(Scraped caption text data)
··········
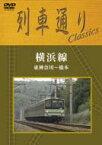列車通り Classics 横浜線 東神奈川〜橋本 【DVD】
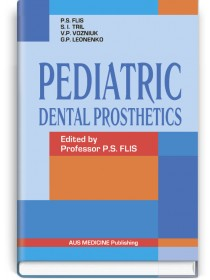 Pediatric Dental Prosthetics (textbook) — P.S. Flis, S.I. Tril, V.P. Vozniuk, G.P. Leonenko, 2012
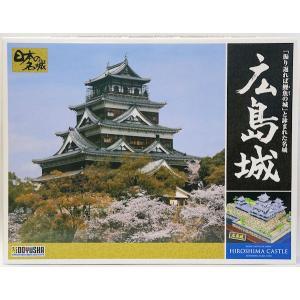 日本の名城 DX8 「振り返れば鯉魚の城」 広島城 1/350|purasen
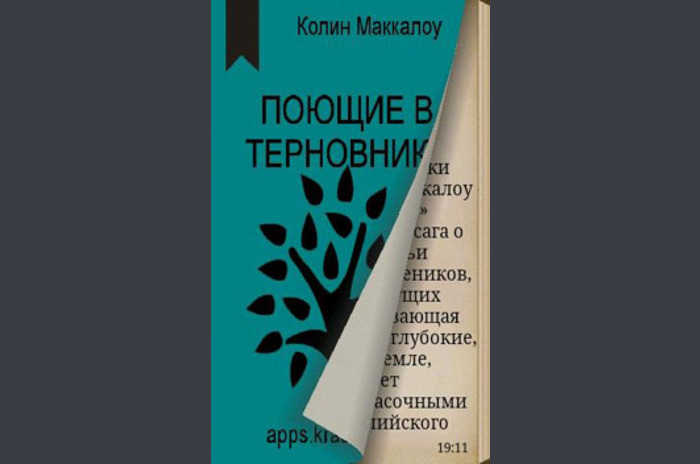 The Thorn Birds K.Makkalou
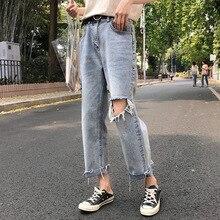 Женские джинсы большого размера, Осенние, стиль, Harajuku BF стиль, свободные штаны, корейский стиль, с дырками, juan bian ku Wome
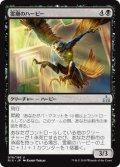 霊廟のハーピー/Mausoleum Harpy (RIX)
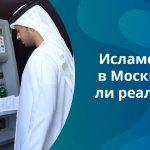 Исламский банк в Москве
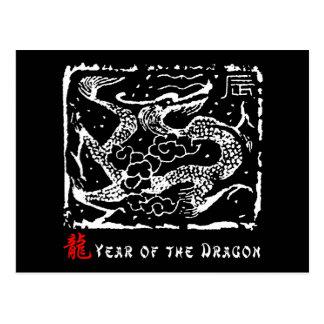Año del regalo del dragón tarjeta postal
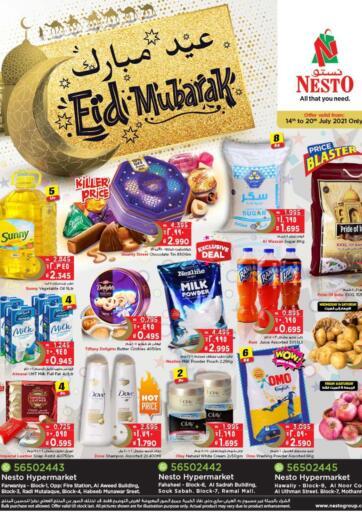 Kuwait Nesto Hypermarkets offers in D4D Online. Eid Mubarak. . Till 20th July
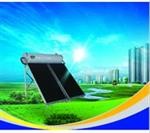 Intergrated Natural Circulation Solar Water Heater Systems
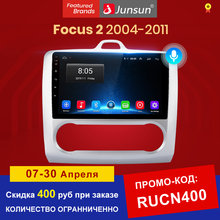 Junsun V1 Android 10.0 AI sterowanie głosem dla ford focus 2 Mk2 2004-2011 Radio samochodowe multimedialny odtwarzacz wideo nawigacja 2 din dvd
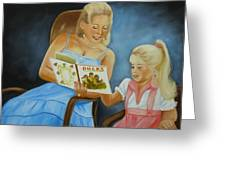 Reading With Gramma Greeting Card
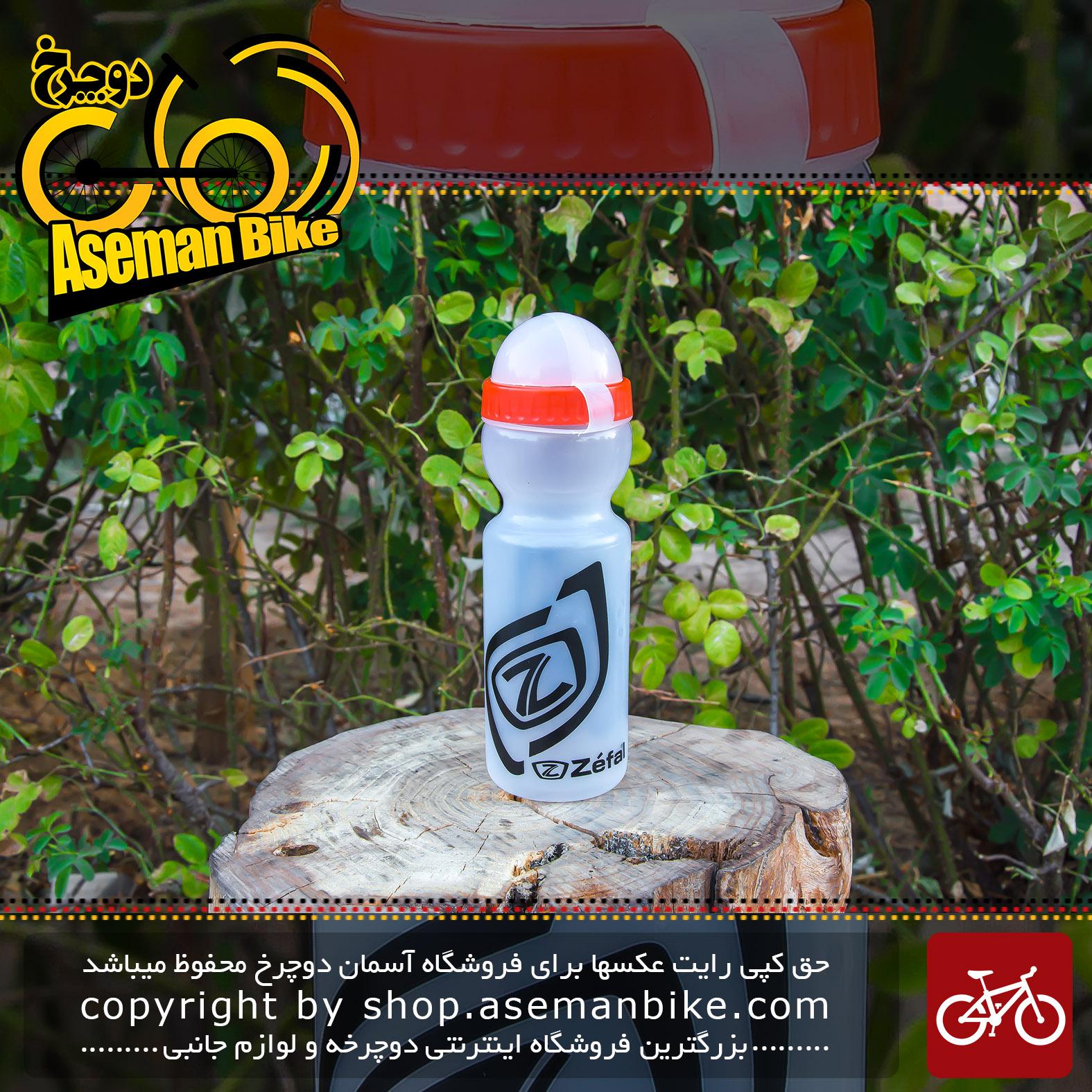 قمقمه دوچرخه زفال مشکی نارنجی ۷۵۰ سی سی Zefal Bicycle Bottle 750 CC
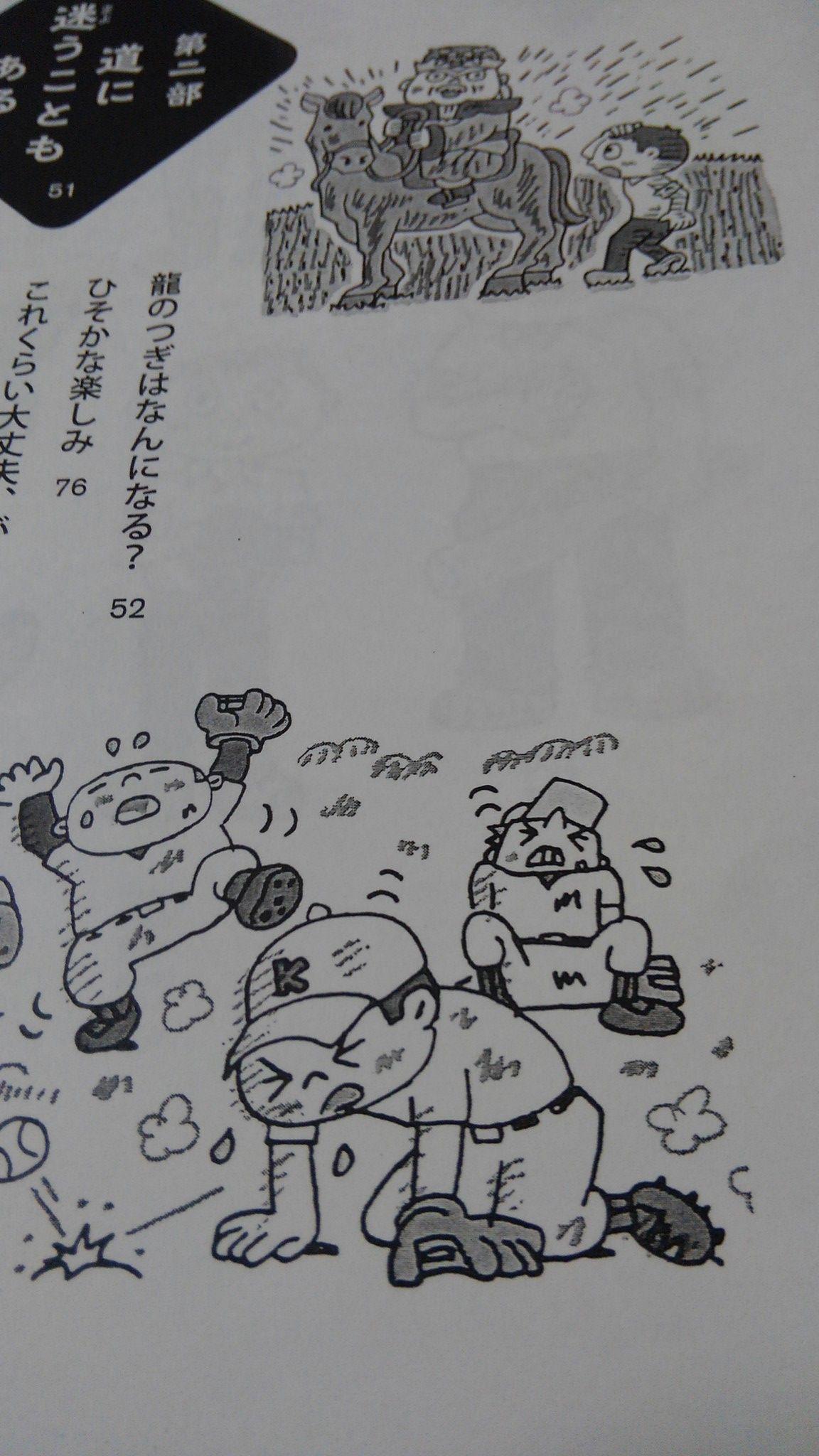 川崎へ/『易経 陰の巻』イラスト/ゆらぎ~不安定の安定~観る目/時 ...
··········
Print every line of the data exactly. Pictures do not belong in the copy.

列車通り Classics 横浜線 東神奈川〜橋本 【DVD】
 Pediatric Dental Prosthetics (textbook) — P.S. Flis, S.I. Tril, V.P. Vozniuk, G.P. Leonenko, 2012
 日本の名城 DX8 「振り返れば鯉魚の城」 広島城 1/350|purasen
 The Thorn Birds K.Makkalou
 Женские джинсы большого размера, Осенние, стиль, Harajuku BF стиль, свободные штаны, корейский стиль, с дырками, juan bian ku Wome
 霊廟のハーピー/Mausoleum Harpy (RIX)
 Исламский банк в Москве
Año del regalo del dragón tarjeta postal
 Kuwait Nesto Hypermarkets offers in D4D Online. Eid Mubarak. . Till 20th July
 Intergrated Natural Circulation Solar Water Heater Systems
 Junsun V1 Android 10.0 AI sterowanie głosem dla ford focus 2 Mk2 2004-2011 Radio samochodowe multimedialny odtwarzacz wideo nawigacja 2 din dvd
 Reading With Gramma Greeting Card
 قمقمه دوچرخه زفال مشکی نارنجی ۷۵۰ سی سی Zefal Bicycle Bottle 750 CC
 川崎へ/『易経 陰の巻』イラスト/ゆらぎ~不安定の安定~観る目/時 ...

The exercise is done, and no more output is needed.